Je viens (enfin) de migrer de alsa vers OSSv4 mon système.

Tout fonctionne pas trop mal, cependant j'ai du bidouiller un peu car avec mon chipset j'ai des soucis sur la sortie du son au niveau du HP droit (le son grésille). Faut baisser le level (droit) sur l'interface et "doser" pour avoir un son correct.

Mon souci concerne le réglage des raccourcis claviers pour piloter ossv4 avec.

Mon clavier possède notamment 3 touches pour gérer les volumes:

- 2 pour monter / descendre les volumes: ---> la c'est ok.

- 1 pour muter ou un-muter le son.
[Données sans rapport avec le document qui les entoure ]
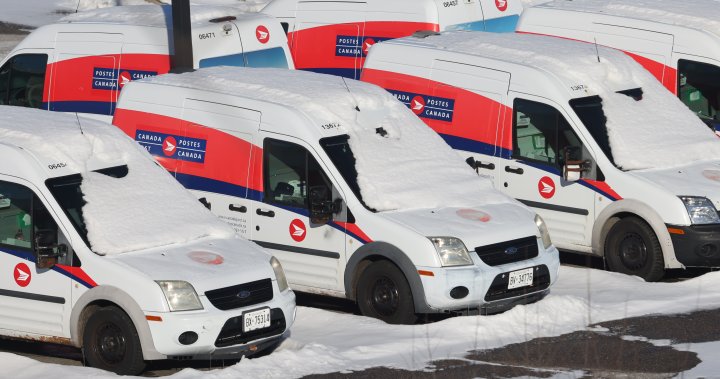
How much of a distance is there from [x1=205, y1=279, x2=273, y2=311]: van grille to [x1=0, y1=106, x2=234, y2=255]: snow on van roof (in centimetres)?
79

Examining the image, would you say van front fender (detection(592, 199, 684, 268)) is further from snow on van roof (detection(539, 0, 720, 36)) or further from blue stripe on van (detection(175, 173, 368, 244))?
snow on van roof (detection(539, 0, 720, 36))

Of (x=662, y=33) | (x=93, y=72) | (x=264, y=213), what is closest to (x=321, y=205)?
(x=264, y=213)

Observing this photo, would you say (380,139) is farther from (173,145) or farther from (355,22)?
(355,22)

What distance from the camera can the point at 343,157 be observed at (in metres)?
13.3

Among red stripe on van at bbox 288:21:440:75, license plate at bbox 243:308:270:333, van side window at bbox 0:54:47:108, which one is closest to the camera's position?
license plate at bbox 243:308:270:333

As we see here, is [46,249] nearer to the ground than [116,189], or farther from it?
nearer to the ground

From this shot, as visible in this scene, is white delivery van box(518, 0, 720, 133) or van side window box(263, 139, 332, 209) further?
white delivery van box(518, 0, 720, 133)

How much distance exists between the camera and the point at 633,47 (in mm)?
A: 17234

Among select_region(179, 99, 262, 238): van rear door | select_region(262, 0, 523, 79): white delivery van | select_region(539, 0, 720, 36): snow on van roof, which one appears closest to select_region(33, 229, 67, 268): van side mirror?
select_region(179, 99, 262, 238): van rear door

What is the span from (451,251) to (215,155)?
254 centimetres

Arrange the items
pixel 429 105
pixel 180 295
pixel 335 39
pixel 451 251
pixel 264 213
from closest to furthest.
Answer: pixel 180 295, pixel 451 251, pixel 264 213, pixel 429 105, pixel 335 39

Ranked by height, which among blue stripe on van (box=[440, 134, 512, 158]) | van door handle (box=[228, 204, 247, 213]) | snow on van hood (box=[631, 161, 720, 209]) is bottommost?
van door handle (box=[228, 204, 247, 213])

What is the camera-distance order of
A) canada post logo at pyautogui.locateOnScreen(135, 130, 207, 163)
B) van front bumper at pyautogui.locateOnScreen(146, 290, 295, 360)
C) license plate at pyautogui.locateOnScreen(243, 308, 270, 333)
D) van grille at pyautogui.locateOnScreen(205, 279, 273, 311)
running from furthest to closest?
canada post logo at pyautogui.locateOnScreen(135, 130, 207, 163)
license plate at pyautogui.locateOnScreen(243, 308, 270, 333)
van grille at pyautogui.locateOnScreen(205, 279, 273, 311)
van front bumper at pyautogui.locateOnScreen(146, 290, 295, 360)

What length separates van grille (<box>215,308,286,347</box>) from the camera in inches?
448
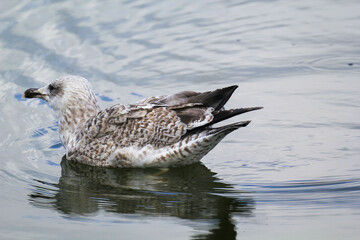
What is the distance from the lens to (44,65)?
1151cm

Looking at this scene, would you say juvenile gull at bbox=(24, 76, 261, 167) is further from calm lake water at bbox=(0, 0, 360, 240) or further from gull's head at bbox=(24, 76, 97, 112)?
gull's head at bbox=(24, 76, 97, 112)

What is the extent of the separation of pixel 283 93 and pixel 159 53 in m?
2.42

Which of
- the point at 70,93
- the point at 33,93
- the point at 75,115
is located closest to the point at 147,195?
the point at 75,115

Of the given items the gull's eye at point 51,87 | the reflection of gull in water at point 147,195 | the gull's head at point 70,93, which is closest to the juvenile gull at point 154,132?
the reflection of gull in water at point 147,195

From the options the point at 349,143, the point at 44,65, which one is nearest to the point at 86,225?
the point at 349,143

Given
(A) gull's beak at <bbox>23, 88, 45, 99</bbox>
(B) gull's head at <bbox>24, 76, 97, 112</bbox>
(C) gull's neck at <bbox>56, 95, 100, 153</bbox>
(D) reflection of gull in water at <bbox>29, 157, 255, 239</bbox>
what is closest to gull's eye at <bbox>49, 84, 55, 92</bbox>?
(B) gull's head at <bbox>24, 76, 97, 112</bbox>

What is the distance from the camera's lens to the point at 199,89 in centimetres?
1055

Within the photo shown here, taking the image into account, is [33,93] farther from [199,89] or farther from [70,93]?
[199,89]

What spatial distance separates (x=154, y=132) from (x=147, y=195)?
1.09 m

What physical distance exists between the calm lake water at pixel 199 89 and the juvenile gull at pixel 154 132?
0.57ft

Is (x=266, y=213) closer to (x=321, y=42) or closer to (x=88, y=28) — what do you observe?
(x=321, y=42)

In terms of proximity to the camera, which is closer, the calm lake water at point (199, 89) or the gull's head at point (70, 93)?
the calm lake water at point (199, 89)

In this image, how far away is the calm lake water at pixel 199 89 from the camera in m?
6.82

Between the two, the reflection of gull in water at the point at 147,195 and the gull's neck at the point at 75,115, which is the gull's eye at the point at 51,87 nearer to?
the gull's neck at the point at 75,115
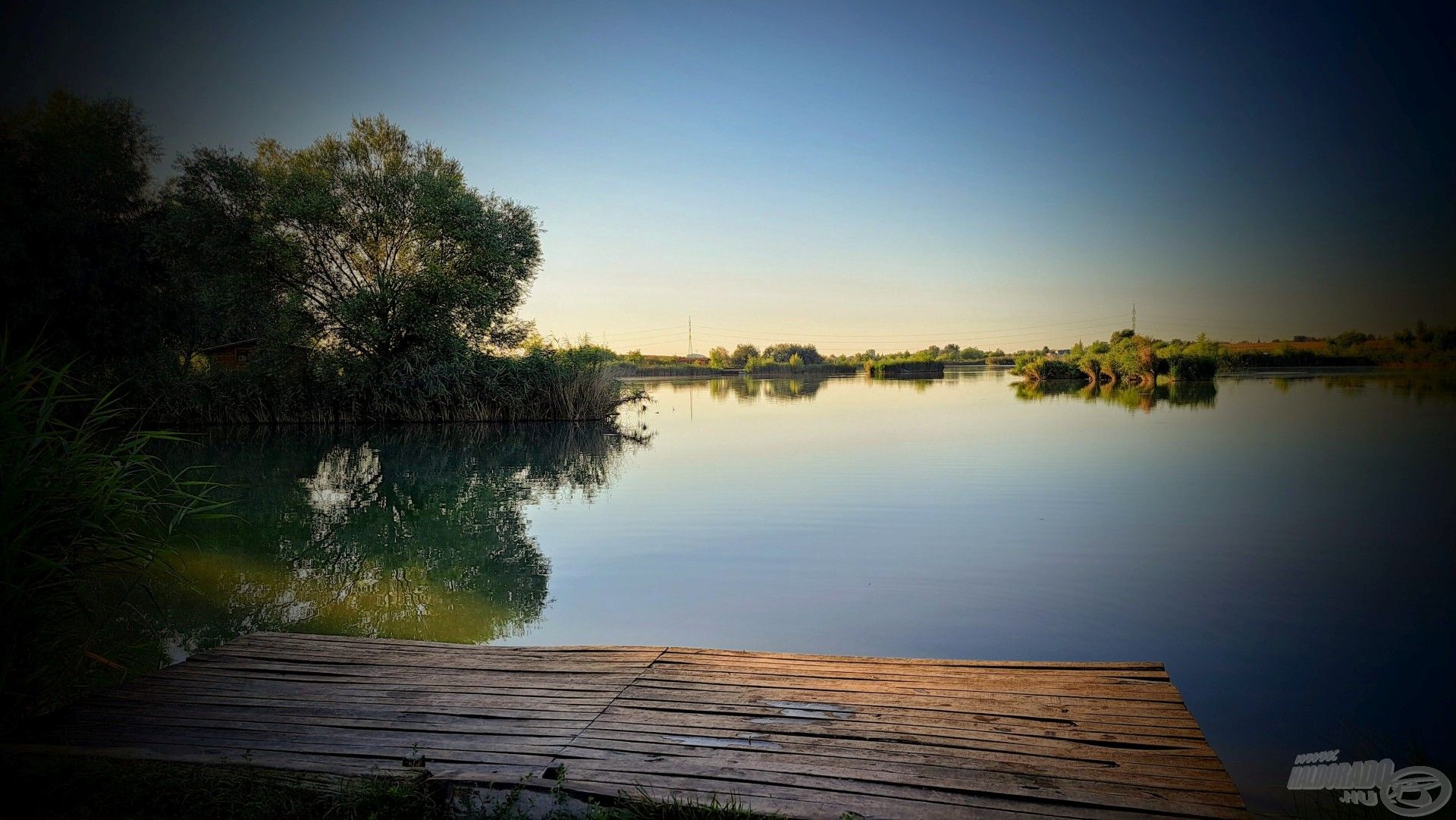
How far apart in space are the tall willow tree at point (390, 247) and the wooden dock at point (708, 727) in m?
21.3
Et c'est la que je bloque.

J'ai vu que ossmix permet via "ossmix jack.fp-green.mute" de muter ou pas, mais on doit en permanence rajouter un paramètre à cette commande.

ex: 

```
 

nicolas@hp-quad ~/Desktop $ ossmix jack.fp-green.mute 

Value of mixer control jack.fp-green.mute is currently set to OFF

nicolas@hp-quad ~/Desktop $ ossmix jack.fp-green.mute on

Value of mixer control jack.fp-green.mute set to ON

nicolas@hp-quad ~/Desktop $ ossmix jack.fp-green.mute off

Value of mixer control jack.fp-green.mute set to OFF

nicolas@hp-quad ~/Desktop $

```

Ce que je voudrais: un appuie sur la touche et hop plus de son, on ré-appuie dessus et hop le level revient comme avant.

Avec alsa et amixer, un 

```
 amixer set master togle 
```

et hop un coup il muter ou un-muter tout seul.

Je voudrais un peu le même fonctionnement, mais à part en "codant" un petit script qui irait lire le résultat de la commande "ossmix jack.fp-green.mute " et en fonction du résultat mettrait le bon paramètre je ne vois pas trop... Et franchement je ne trouve pas ceci très "beau".

De plus vu que je code aussi bien que je cuisine, le résultat risque d'être assez effrayant !

Personne n'a une idée de comment faire ceci "proprement" ?

Merci par avance.Last edited by jotake on Fri Nov 26, 2010 3:54 pm; edited 1 time in total

----------

## ghoti

 *jotake wrote:*   

> Ce que je voudrais: un appuie sur la touche et hop plus de son, on ré-appuie dessus et hop le level revient comme avant.

 

C'est un peu comme pour alsa : ossmix jack.fp-green.mute TOGGLE

(tu peux mettre le "toggle" en majuscules ou minuscules, peu importe)

 :Wink: Last edited by ghoti on Fri Nov 26, 2010 3:44 pm; edited 1 time in total

----------

## loopx

 *jotake wrote:*   

> Je viens (enfin) de migrer de alsa vers OSSv4 mon système.

 

 :Neutral:   :Shocked:   :Shocked:   :Shocked: 

ALSA n'était-il pas le "Super Son Super Avancé de Linux, Super?" ???

 :Rolling Eyes: 

J'ai du raté une saison ...

----------

## ghoti

OSS-v4 est quand même beaucoup plus performant et plus simple à mettre en oeuvre.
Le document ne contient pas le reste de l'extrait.